■ **Exercise objective**
From the line containing "labeled regions (frame 3" through the last line of the entries, set down every line exactly and add nothing.

■ **Task inputs**
⟨

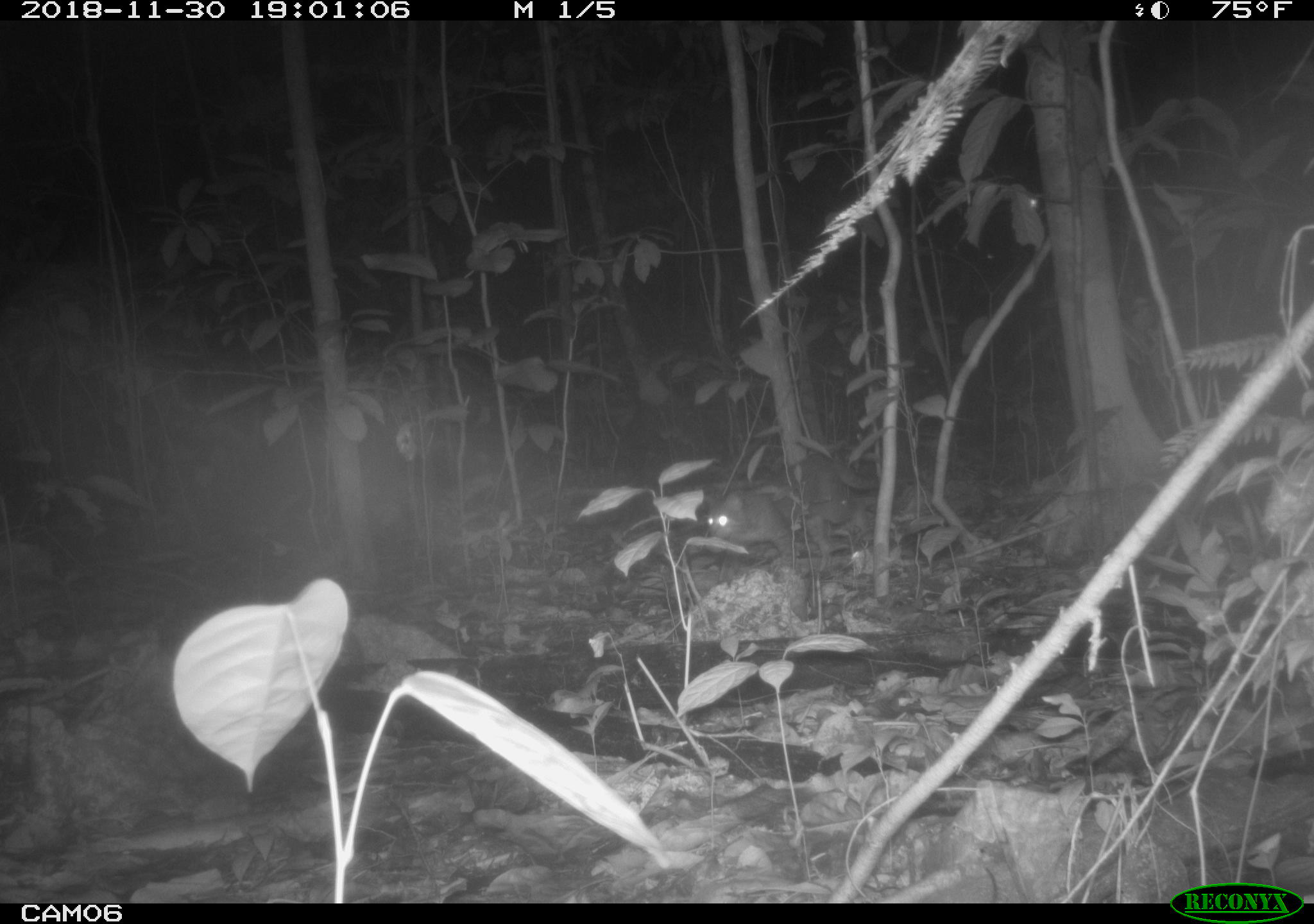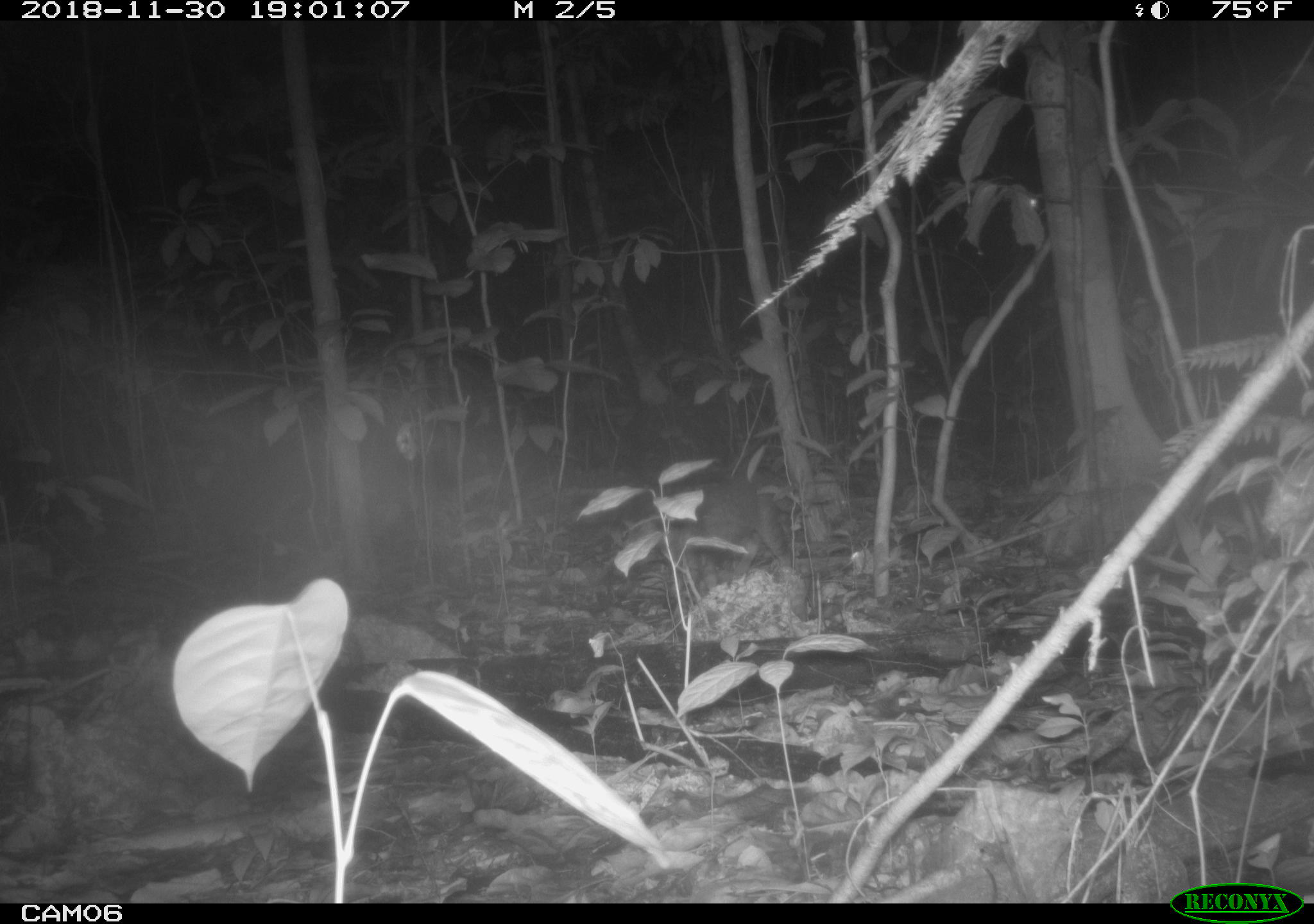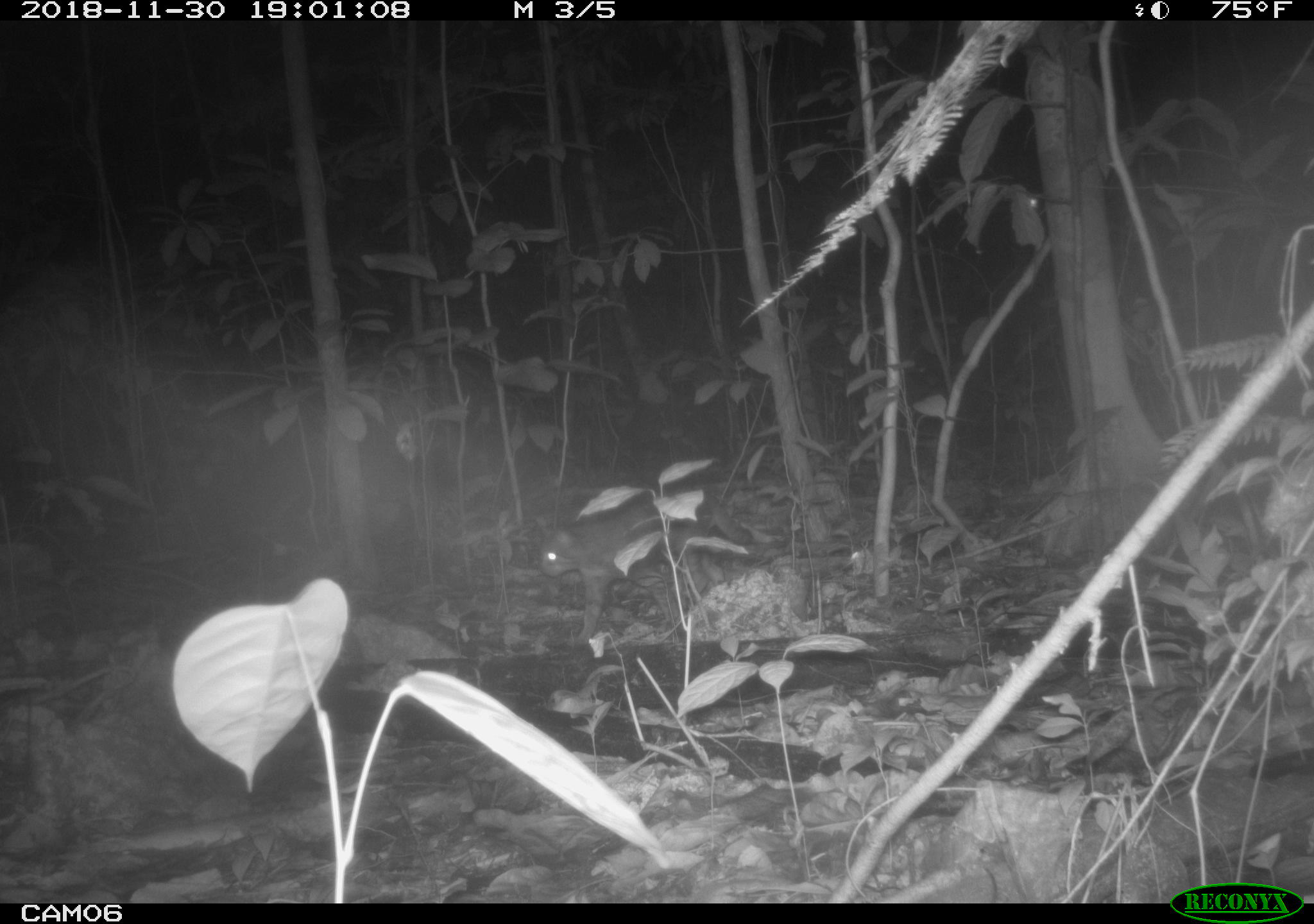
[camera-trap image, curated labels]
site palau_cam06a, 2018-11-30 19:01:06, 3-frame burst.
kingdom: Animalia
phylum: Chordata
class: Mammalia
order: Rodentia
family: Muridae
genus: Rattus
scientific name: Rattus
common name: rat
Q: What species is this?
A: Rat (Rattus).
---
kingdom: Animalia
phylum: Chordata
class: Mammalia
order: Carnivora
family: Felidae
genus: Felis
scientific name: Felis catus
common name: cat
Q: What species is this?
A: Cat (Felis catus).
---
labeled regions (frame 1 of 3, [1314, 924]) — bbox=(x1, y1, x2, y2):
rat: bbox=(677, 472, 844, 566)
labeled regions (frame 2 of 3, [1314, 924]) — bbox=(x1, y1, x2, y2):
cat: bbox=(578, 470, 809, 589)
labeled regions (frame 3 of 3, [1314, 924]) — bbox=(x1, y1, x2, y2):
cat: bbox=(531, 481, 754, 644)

⟩

■ **Task response**
labeled regions (frame 3 of 3, [1314, 924]) — bbox=(x1, y1, x2, y2):
cat: bbox=(531, 481, 754, 644)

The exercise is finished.